At some point this becomes unsustainable. To me, anyone with >160k or so in debt is going to be in harm's way because they might not be able to afford to pay enough during residency to keep the loan debt from getting bigger...and bigger...and bigger. 200k in student debt is too much. The only potential bright side I see is that maybe medical schools will have to start exercising some tuition control...but I don't see that happening for a few more years and even then it's a maybe.

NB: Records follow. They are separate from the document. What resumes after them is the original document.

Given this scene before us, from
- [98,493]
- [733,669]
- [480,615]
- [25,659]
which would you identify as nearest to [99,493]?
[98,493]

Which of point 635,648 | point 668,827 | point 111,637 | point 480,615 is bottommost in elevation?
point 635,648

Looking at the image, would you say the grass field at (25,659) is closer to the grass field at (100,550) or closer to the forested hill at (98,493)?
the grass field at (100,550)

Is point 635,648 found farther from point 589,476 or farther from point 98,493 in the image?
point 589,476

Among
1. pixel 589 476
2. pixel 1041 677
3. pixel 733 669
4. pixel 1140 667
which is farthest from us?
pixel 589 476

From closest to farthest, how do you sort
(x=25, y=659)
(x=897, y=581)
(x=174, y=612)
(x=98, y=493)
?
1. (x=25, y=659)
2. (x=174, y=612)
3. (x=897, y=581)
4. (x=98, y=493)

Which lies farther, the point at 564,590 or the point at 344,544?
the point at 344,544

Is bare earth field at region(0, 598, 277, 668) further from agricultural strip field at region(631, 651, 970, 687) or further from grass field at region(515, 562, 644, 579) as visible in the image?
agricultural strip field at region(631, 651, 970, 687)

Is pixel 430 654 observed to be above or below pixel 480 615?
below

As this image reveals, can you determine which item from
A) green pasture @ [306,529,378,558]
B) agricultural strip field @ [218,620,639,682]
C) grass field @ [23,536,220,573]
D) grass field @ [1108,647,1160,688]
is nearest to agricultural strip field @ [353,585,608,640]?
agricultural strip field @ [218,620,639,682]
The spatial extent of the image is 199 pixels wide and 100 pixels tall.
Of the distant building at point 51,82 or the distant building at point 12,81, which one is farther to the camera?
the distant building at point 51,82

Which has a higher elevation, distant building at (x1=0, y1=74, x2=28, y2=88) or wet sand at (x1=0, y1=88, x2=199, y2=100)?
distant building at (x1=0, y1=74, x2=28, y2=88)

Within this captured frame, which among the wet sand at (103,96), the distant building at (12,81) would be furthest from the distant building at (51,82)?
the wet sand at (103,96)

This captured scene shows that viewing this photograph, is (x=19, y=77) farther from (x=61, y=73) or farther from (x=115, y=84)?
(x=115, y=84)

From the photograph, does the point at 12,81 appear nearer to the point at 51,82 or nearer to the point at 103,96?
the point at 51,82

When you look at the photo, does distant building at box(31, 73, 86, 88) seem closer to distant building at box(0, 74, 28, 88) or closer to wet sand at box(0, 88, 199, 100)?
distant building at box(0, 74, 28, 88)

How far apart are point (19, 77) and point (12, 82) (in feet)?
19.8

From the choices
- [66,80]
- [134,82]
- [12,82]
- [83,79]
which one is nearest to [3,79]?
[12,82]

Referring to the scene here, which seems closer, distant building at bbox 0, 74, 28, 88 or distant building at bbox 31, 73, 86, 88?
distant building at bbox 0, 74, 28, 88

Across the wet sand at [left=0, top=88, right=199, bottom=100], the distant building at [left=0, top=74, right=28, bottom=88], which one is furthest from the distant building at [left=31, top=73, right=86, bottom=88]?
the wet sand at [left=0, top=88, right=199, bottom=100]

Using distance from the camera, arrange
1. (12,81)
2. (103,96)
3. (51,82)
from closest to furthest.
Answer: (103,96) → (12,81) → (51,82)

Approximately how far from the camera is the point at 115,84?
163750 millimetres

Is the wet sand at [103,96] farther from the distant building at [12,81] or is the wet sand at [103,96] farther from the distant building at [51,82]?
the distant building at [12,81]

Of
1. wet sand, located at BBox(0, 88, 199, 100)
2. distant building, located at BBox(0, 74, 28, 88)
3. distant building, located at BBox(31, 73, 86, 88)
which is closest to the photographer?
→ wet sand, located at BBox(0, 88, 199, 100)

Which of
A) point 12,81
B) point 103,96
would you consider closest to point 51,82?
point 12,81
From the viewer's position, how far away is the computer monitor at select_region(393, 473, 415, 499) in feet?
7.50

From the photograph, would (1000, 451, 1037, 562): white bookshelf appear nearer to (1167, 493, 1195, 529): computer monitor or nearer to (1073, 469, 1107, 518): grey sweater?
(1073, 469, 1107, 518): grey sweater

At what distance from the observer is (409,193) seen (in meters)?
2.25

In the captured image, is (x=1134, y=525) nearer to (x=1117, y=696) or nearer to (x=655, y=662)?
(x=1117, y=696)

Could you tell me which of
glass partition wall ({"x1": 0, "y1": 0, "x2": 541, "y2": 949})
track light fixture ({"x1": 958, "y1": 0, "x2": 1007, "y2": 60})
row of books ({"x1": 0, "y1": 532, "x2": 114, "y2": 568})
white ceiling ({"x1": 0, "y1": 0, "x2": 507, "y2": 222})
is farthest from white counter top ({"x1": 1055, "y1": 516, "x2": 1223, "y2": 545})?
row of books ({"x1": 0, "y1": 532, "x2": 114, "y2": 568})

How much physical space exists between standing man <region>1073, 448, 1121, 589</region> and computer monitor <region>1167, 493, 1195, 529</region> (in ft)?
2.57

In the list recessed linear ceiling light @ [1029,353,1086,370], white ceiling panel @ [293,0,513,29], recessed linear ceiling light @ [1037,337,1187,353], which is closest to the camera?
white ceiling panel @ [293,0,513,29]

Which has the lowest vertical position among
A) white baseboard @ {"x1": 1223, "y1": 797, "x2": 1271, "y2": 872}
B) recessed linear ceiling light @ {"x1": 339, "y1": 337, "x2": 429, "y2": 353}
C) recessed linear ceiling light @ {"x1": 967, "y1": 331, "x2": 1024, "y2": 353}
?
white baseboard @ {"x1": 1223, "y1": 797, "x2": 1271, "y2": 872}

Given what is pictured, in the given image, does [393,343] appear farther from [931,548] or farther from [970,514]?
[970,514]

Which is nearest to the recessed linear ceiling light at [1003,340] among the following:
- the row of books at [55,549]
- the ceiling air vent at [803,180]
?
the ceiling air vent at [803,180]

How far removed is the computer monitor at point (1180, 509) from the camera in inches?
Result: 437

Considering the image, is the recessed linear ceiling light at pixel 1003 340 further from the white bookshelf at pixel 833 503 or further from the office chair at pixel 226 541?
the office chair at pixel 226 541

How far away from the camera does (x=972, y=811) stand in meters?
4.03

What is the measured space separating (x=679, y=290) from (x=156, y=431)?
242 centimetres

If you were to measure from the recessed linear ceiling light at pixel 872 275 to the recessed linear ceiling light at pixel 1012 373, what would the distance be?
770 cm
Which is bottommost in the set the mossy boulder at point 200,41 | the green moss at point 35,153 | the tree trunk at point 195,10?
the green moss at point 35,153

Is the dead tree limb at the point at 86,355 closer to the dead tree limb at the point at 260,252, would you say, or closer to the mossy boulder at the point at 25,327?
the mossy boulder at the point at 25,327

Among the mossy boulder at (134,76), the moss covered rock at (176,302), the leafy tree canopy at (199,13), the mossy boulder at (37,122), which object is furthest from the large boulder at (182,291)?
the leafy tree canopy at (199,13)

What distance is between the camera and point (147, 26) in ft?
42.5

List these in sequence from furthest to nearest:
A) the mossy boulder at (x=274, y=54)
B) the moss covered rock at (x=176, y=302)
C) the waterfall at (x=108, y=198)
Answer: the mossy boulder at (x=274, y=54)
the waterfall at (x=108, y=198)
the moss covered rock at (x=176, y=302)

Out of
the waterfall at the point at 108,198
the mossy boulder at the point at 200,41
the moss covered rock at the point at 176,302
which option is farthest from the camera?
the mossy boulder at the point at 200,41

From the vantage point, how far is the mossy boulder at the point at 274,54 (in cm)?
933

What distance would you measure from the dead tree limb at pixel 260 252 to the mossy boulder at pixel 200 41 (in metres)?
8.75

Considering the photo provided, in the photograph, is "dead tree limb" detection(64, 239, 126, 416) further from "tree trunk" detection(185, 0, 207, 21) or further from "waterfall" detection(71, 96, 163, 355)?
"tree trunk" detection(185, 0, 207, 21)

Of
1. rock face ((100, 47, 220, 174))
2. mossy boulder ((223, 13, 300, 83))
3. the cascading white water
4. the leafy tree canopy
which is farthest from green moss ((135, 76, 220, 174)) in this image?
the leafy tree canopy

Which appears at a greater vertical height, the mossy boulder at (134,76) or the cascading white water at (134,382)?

I think people are going to start figuring this out and some will likely desert the premed track for things like predental and prepharmacy (still probably very expensive tuition, but then you start getting paid pretty well right after).
The only potential fixes for this (other than tuition control) right now are to pick a high paying specialty, do primary care in an underserved area or go into the military.
I am afraid this whole situation may price the middle and lower classes out of medical school...or at least discourage such people from applying.
I am afraid this will have a bad effect on recruitment and retention of medical school faculty.
I am afraid this will hurt biomedical research, because many won't be able to afford to do research years which pay a resident's salary and further extend training.
I am afraid this will hurt the recruitment and retention of fellows and faculty into the lower-paying internal medicine subspecialties like endocrinology, ID and rheumatology. What is the motivation to do a fellowship like that (where pay @ the end isn't necessarily any higher than for straight IM/primary care) for 2-3 years if one has staggering amounts of student debt to pay back.
Perhaps we will see an increase in IM residents opting to do a year as a hospitalist prior to IM fellowship. For residents in areas like OB/Gyn or general surgery, which don't really have such options, will we see fewer people opting to subspecialize (i.e. gyn onc and abdominal surgery fellowships)?